Eppure le fattezze di questo piccolo gioiellino riportano alla mente gloriosi giorni di design italiano, quegli Anni Cinquanta in cui nasceva dalla Olivetti di Ivrea la mitica Lettera 22, storica macchina per scrivere portatile che oggi fa anche parte di una collezione permanente di design al Museum of Modern Art di New York e le cui aspirazioni erano quelle di rispondere a esigenze di trasportabilità e di limitato ingombro.
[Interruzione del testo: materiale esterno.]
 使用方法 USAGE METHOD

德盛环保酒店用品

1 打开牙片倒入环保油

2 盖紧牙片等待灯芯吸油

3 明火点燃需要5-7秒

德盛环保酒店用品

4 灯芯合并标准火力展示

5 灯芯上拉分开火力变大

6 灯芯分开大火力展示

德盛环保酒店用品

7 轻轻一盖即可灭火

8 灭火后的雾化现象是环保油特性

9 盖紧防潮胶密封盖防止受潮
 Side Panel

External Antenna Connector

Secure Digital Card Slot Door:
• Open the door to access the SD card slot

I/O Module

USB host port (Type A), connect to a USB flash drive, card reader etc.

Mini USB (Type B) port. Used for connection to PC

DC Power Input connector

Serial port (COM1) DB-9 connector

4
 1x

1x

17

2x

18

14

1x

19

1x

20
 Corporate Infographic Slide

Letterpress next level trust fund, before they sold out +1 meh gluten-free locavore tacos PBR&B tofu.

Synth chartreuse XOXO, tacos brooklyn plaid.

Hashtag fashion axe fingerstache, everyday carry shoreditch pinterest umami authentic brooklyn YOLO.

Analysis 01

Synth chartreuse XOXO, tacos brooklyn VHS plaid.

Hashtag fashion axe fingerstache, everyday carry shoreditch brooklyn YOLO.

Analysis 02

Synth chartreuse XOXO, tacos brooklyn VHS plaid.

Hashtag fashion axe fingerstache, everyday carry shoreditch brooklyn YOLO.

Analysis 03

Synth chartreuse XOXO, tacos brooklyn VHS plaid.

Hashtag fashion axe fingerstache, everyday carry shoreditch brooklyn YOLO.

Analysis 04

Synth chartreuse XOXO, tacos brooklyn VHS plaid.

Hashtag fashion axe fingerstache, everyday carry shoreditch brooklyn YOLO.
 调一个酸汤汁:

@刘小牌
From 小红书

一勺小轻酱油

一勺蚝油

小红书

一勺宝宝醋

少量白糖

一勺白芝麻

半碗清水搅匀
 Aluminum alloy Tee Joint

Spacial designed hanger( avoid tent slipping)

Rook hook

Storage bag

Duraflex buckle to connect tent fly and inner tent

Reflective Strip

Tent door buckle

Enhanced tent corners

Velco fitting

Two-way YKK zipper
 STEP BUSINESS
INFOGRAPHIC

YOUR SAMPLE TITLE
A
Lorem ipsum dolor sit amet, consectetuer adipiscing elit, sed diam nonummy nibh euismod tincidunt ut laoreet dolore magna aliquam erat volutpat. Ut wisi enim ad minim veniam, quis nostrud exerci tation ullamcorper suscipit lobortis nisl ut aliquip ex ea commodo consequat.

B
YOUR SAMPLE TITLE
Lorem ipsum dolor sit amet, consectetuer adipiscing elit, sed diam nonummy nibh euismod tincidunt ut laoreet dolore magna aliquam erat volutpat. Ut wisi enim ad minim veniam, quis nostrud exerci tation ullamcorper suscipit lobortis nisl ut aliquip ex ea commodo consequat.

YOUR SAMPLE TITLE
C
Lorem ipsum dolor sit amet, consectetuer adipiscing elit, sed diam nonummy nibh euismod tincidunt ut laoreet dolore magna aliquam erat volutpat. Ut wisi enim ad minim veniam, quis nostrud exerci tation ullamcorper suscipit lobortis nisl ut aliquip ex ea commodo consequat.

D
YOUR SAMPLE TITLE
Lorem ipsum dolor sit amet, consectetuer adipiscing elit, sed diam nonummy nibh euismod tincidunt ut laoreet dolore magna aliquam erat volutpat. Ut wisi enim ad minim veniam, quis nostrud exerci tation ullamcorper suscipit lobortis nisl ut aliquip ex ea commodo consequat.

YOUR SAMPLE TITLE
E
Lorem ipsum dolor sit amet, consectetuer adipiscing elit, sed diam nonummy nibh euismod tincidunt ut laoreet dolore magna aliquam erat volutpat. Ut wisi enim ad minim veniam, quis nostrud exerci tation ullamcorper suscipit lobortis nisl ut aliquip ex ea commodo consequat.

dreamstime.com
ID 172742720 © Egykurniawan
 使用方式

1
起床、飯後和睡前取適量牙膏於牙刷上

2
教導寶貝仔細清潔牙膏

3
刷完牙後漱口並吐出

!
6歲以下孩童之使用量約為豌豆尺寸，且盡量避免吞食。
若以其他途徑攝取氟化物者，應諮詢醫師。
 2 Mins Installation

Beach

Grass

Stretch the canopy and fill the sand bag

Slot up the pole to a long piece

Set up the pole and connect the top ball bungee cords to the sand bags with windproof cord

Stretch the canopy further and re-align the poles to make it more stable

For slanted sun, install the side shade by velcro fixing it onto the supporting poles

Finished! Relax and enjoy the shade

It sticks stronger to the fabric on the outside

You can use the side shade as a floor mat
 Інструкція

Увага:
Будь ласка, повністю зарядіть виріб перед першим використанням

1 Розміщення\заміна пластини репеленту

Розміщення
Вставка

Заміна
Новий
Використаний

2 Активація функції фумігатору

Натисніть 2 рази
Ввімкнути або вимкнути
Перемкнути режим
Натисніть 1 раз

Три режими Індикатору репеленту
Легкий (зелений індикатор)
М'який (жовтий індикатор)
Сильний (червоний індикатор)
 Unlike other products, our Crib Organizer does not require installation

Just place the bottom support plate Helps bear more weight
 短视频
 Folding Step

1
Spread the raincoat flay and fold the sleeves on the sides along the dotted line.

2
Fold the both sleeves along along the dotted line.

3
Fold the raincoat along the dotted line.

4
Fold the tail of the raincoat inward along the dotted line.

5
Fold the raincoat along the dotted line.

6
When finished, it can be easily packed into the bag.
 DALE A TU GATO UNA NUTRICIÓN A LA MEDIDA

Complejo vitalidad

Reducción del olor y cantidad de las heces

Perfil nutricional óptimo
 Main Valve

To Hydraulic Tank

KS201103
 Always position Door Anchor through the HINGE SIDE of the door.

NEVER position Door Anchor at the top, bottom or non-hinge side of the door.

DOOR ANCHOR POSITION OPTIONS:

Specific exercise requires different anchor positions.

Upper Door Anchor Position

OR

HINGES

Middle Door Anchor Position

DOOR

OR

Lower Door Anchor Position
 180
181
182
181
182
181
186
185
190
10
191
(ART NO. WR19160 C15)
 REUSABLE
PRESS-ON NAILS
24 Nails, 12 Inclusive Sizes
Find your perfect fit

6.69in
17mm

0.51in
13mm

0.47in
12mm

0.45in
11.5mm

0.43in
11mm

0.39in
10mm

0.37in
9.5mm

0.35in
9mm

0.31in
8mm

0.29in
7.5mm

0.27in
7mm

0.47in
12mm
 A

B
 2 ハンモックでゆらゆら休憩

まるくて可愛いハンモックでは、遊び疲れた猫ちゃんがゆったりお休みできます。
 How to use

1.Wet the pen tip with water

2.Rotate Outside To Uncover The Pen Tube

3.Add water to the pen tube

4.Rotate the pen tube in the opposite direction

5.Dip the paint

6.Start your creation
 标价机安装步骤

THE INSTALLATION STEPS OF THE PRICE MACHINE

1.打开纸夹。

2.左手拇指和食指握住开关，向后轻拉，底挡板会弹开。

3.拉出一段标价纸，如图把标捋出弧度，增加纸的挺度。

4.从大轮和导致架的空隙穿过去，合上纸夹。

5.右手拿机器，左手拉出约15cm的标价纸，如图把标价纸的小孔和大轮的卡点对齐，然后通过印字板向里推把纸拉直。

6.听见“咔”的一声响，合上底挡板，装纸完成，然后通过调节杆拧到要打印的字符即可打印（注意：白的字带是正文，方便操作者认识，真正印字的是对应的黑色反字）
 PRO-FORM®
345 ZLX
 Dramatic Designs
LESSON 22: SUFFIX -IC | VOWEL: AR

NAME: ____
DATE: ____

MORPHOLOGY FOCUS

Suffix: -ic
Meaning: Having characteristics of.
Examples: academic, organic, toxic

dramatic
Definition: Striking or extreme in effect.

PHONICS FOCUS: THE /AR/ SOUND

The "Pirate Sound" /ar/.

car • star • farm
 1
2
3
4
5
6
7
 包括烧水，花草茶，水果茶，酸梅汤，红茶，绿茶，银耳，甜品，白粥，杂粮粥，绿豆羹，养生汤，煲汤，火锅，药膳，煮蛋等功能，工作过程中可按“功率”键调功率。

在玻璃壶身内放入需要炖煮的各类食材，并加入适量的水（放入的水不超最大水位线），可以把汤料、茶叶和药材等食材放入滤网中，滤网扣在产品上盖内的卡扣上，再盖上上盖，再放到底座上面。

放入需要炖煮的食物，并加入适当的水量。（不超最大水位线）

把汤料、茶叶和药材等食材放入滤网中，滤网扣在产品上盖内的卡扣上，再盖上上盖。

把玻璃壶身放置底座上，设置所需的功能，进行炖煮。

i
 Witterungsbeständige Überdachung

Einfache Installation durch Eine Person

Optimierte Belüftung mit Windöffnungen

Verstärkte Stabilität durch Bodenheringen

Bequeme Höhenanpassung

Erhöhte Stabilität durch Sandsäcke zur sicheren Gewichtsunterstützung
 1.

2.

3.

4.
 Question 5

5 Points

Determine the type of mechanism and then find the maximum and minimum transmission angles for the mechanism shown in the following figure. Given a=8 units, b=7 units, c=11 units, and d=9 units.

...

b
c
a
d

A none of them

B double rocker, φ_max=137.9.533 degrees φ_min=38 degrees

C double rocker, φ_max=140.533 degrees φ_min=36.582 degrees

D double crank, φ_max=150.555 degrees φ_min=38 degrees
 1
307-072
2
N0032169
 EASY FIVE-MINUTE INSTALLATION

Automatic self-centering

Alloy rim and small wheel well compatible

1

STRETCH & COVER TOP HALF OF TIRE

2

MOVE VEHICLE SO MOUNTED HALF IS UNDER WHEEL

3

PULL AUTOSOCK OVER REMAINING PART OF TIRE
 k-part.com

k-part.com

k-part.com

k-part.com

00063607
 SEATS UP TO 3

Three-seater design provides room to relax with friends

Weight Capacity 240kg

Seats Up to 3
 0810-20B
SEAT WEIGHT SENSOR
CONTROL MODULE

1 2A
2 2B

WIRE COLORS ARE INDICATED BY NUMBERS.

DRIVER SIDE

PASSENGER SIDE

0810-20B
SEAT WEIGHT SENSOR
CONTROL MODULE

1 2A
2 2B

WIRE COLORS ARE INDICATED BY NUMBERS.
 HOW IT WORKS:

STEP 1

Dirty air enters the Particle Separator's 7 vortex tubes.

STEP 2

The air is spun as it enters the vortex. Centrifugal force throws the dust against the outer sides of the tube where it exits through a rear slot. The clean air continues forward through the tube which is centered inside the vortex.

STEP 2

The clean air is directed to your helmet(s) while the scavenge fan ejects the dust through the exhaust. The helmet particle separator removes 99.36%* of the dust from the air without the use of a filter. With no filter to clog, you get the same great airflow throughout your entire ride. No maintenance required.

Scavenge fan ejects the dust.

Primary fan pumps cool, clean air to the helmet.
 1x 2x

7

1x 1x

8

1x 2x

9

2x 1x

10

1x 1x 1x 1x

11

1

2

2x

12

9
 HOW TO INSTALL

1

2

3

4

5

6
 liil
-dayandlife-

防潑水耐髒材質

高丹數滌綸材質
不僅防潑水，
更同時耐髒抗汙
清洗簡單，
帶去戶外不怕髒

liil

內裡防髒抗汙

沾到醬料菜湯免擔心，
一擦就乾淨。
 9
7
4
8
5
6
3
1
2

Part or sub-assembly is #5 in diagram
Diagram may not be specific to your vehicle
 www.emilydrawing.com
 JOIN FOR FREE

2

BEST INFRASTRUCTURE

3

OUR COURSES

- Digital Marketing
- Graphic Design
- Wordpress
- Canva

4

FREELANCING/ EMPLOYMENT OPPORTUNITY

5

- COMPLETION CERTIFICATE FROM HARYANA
E lo fece davvero, diventando simbolo di un giornalismo che era molto più di un semplice lavoro, accompagnando i professionisti della parola scritta, come amante e ispiratrice: indimenticabili e innumerevoli le immagini di Indro Montanelli che mai abbandonò la sua meccanica amica e stretta collaboratrice.

La Hemingwrite, macchina per scrivere a inchiostro elettronico.

La Hemingwrite, macchina per scrivere a inchiostro elettronico.

Oggi, dopo schermi luccicanti, design ergonomici, connessioni internet a banda larga, social network, condivisione dati, messaggistica istantanea, archiviazioni in cloud e quant’altro, la scrittura ha forse sentito il bisogno di ritornare alle origini. E lo ha fatto ricreando quello che è stato per decenni il mezzo di scrittura professionale per eccellenza, la macchina per scrivere, sia iconicamente sia idealmente.

Sviluppata dal designer Adam Leeb e dallo sviluppatore di software Patrick Paul e presentata di recente durante la competizione Engadget.com Insert Coin, che premia le migliori novità hardware proposte da giovani start up, la Hemingwrite – ancora in fase di sviluppo definitivo – strizza l’occhio alle vecchie forme delle più classiche macchine per scrivere (ha perfino una maniglia rimovibile per portarla dove si vuole) rivisitando, però, la modalità di scrittura. Niente carta per questo nuovo strumento dalle ridotte dimensioni, ma “solo” un display da 6 pollici a inchiostro elettronico, la possibilità di memorizzare più di mille pagine e una batteria che può accompagnarvi ovunque vogliate fino a sei settimane con una sola carica.

Ovviamente qualcosa di tecnologico rimane, siamo pur sempre nel 2014 dopotutto: è dotata di connessione wi-fi e Bluetooth ed è quindi possibile salvare dei dati in cloud e sfruttare la tecnologia dei principali word processor integrando le nostre note con strumenti quali Evernote o Google doc.

Tuttavia l’obiettivo centrale della Hemingwrite sembra essere un altro: concentrarsi sulla scrittura. La sua aspirazione è infatti: «essere uno strumento che ha un singolo scopo, quello di poter scrivere senza altre distrazioni». Sì, perché oggi, tra un pop-up che si apre all’improvviso, una notifica che compare alla destra dello schermo, una chiamata online, un aggiornamento di stato sui social media, il fattore distrazione è assolutamente da non sottovalutare… ecco, proprio ora, mentre scrivo, è arrivata una sfilza di notifiche mail… che mi ha portato su Facebook, per farmi approdare poi su uno store online, infine all’acquisto di due ebook e di un paio di scarpe di cui non avevo sentito l’esigenza e/o mancanza fino a due minuti prima!

Tutto questo per dire che la dimensione della scrittura è strana e peculiare. È un’entità che ama essere corteggiata. È un tempio a cui piace essere visitato, ma che al contempo vuole, pretende, la tua viva attenzione per mantenere la propria dignità.

E oggi, forse, è venuta a riprendersela.